That is the catch-22, Sisyphean, perpetually-doomed question.
With that being said…
Cue us up, Al!
Old Don Pacino’s appearance can only mean one thing: it’s Write All Nite’s annual trip to hell, AKA my seasonal diagnostic of the New York Knickerbockers.
Like my fellow Mecca-masochists, I swear off the crock-Bocks after every blowout loss and/or braindead move, AKA every time the Knicks, well, do anything.
And yet, despite all that, you know I’m a true orange-and-blue-and-pain lifer because I’m already starting to talk myself into trading for Russell Westbrook!
Before you laugh, have you looked at the bottom of the Eastern Conference recently?? Russy can definitely sneak us into the playoffs!!! (By the by, the Atlantic Division could be a murderers’ row next season (with the Knicks being the most commonly murdered), AKA the opposite of the NFL’s current NFC lEast).
And if Russy has another monster season, he could add another MVP trophy to his mantle, courtesy of that NYC spotlight!!!
Pop quiz: name the last Knick to take home the award.
The answer: Willis Reed, in … 1970! My parents were … um … I believe teenagers at the time (you really think a son knows his progenitors’ birth years, let alone the actual date of their birthdays? C’mon).
In any case, I’d sign up for that! Witnessing an MVP season plus ONE playoff-series victory would be like White Manna from heaven for us ravaged, depleted, starving hoop-watchers. Like seriously, how many more years does Clyde have left? Let him go out with a Breeny-Bang!

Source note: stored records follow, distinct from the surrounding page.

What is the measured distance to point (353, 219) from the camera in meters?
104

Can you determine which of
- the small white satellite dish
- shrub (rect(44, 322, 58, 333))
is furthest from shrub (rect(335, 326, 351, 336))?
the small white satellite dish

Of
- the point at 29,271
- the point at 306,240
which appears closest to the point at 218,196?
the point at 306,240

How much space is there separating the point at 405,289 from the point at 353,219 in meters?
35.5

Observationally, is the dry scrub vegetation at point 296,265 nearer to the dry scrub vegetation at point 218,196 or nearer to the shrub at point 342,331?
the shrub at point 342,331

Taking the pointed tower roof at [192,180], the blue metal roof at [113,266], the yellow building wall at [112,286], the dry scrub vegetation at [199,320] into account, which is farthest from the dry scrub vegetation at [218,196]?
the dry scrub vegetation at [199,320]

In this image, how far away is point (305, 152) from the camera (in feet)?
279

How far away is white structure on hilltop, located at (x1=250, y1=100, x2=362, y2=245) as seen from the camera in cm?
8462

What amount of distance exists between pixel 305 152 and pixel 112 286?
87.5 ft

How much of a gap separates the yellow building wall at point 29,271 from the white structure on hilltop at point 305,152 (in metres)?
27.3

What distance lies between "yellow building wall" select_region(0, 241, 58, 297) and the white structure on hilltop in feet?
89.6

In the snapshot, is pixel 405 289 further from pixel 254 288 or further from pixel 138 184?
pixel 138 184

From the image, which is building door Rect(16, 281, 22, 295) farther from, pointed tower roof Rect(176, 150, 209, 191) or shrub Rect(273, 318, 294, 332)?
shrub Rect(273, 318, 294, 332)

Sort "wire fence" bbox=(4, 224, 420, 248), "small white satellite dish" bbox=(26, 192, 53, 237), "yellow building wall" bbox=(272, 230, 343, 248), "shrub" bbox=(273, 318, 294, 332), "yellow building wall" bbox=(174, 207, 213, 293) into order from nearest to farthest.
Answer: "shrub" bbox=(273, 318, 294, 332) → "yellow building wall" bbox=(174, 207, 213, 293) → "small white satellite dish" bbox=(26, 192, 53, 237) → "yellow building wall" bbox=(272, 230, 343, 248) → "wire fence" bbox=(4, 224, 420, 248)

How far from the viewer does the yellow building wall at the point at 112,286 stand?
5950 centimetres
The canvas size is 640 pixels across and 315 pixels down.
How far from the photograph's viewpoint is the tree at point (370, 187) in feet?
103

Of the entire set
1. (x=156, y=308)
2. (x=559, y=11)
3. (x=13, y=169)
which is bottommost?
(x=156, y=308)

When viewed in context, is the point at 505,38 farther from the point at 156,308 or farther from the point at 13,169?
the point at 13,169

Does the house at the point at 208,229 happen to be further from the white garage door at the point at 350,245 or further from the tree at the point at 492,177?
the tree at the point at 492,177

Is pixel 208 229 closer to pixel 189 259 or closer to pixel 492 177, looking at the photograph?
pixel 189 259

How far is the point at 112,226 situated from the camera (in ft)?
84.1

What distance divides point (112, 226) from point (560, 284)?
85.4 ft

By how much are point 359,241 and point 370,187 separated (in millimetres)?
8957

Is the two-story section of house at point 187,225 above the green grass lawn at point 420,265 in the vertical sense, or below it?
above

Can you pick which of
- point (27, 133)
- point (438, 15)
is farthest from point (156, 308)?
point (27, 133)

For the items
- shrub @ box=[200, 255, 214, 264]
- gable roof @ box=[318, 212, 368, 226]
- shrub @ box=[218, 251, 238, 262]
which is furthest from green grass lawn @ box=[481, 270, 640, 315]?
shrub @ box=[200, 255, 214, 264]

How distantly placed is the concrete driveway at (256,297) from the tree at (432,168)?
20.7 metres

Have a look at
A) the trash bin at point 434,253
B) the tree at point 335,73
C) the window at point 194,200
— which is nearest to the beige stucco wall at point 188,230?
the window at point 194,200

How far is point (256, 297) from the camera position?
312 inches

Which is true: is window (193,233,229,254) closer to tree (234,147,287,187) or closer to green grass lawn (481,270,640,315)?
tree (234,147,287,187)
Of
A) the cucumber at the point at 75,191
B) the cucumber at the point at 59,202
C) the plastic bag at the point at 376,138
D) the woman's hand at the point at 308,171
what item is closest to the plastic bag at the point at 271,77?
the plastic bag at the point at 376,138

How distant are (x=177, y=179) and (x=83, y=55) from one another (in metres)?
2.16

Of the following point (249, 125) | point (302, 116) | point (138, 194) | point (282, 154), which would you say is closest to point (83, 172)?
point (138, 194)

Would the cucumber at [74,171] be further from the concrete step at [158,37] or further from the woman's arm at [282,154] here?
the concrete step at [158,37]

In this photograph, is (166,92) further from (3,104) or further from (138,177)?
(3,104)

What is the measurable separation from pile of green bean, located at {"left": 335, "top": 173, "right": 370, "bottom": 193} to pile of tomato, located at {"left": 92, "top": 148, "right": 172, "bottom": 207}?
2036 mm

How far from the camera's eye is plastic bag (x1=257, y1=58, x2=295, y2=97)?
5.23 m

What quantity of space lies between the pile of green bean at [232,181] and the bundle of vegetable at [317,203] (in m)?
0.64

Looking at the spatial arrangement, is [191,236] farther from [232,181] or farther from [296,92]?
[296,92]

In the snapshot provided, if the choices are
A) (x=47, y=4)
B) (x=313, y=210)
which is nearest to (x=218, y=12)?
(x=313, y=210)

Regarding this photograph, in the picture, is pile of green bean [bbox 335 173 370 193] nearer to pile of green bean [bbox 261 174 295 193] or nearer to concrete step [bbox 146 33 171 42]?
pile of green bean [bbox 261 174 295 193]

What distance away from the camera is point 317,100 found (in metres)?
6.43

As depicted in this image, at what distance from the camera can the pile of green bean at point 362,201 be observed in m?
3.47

And yes, I’m also aware that you’re in the midst of reading a classic case of Stockholm syndrome. “Don’t send my abuser to jail, judge! He promised he’d be better. And this time, the 49,363,930th time, it’ll be true, I just know it!! PLEASE GIVE HIM ONE MORE CHANCE!!!”
See you back here in Hades in 364 days.
Let’s end with an unfeasible idea with no real-world merit nor application (my specialty!). With no gate-receipt revenue-sharing in the near future, smaller-market teams will be hurting for dough, especially owners whose businesses have been blocked and/or blown-out by the Rona. What if my arch–nemesis offered a franchise like OKC one hundred million dollars to swap their entire rosters!!! That’s right, a wholesale trade that I’m sure is illegal according to NBA bylaws. But still! If the league’s trying to generate interest, safe to say such a transaction would dominate headlines for ages.
Now open up those endless coffers, Dr. Evil!